** Begin Provided passage **
That's what I was thinking. I thought "lab work" was equivalent to "research", but I guess not. The more ya know:confused:
 
I have the title "research technician" but I am in a very small, new lab, so I do almost all of the data analysis, all of the experiments, consult with the PI about future directions and what I think we should be doing etc. I've been doing this full time for 15 months.

I think it is case dependent honestly. If you work in a lab with like 5 postdocs and you work under one, chances are you do the project of the postdoc and do more "non-research" tasks. I was lucky enough to work alone with the PI for an entire year where my opinion was relevant to the overall research and future directions. Again it depends on what type of lab, how many people, how much trust the PI puts in you etc

The one downside of this was it was hard to explain on my application due to limited amount of space so hopefully it came across as okay.
You give me hope.
 
I get the sense you're angling toward something but I'm not sure what:

-Is your title lab tech and you're worried it won't come off well, or want to make the most of the job for a med school app?
-Did you get a job as a lab tech and you want some kind of assurance you can run gels all day and say its research?
-Are you trying to figure out what job to pursue?
 
Most of the time, lab technician is an employment and not strictly research experience. In my lab, our lab techs perform tasks like running gels and chemical synthesis. They don't participate in research design, or have much autonomy on the stuffs they test.

However, "research assistant" means otherwise. At my school, almost all UG students have "research assistants" as their title in lab. It definitely counts as research experience as the students start their own project there.

It comes down to what is the duty of the job, rather than a job title. Just try your best to describe on AMCAS experience description, then judge which EC category this is in.
** End Provided passage **
** Begin Entries provided **
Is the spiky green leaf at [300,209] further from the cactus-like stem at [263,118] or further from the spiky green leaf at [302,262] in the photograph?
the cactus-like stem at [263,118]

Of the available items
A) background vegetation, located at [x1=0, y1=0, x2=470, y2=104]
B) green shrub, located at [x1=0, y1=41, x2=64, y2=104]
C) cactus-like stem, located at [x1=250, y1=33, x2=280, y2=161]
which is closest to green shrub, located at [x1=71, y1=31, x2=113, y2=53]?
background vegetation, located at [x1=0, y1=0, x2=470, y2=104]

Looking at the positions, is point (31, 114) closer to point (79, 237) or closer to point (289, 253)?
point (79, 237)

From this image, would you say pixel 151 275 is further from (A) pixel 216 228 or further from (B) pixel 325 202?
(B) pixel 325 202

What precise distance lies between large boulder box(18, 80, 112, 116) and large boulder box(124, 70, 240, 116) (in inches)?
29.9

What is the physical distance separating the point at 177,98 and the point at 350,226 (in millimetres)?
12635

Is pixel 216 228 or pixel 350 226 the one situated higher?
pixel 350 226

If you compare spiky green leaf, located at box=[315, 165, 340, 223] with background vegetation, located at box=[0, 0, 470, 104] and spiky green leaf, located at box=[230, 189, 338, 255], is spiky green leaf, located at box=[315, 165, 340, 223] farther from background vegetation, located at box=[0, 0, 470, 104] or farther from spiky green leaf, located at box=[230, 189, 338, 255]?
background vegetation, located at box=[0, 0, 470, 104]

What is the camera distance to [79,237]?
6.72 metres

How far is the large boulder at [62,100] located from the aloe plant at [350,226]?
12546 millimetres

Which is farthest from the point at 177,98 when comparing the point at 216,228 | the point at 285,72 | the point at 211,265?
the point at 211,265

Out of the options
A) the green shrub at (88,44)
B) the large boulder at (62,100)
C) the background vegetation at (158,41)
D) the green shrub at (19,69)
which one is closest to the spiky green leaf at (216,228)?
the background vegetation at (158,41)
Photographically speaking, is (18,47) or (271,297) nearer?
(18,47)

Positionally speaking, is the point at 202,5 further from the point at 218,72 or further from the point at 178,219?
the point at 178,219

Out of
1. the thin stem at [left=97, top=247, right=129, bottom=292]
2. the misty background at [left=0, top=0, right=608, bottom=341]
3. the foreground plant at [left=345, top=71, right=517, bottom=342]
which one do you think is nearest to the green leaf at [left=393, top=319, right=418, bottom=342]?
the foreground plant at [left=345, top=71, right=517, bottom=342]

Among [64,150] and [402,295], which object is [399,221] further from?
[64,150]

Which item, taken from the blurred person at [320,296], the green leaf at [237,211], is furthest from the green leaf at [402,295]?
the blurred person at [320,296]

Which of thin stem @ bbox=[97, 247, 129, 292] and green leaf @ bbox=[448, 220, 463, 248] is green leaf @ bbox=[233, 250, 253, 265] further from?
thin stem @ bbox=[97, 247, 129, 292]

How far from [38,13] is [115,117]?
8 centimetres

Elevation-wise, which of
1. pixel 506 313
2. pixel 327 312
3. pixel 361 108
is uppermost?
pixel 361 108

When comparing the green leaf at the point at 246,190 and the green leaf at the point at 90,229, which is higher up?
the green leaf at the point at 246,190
** End Entries provided **
** What you will do **
a. In the passage on lab technician work, translate this sentence into Spanish: "It comes down to what is the duty of the job, rather than a job title."
b. Reproduce the part of the passage on lab technician work that begins with the words "You give me" and ends with "say its research?".

** The answers **
a. Todo se reduce a cuáles son las funciones del trabajo, más que al título del puesto.

b.
You give me hope.
 
I get the sense you're angling toward something but I'm not sure what:

-Is your title lab tech and you're worried it won't come off well, or want to make the most of the job for a med school app?
-Did you get a job as a lab tech and you want some kind of assurance you can run gels all day and say its research?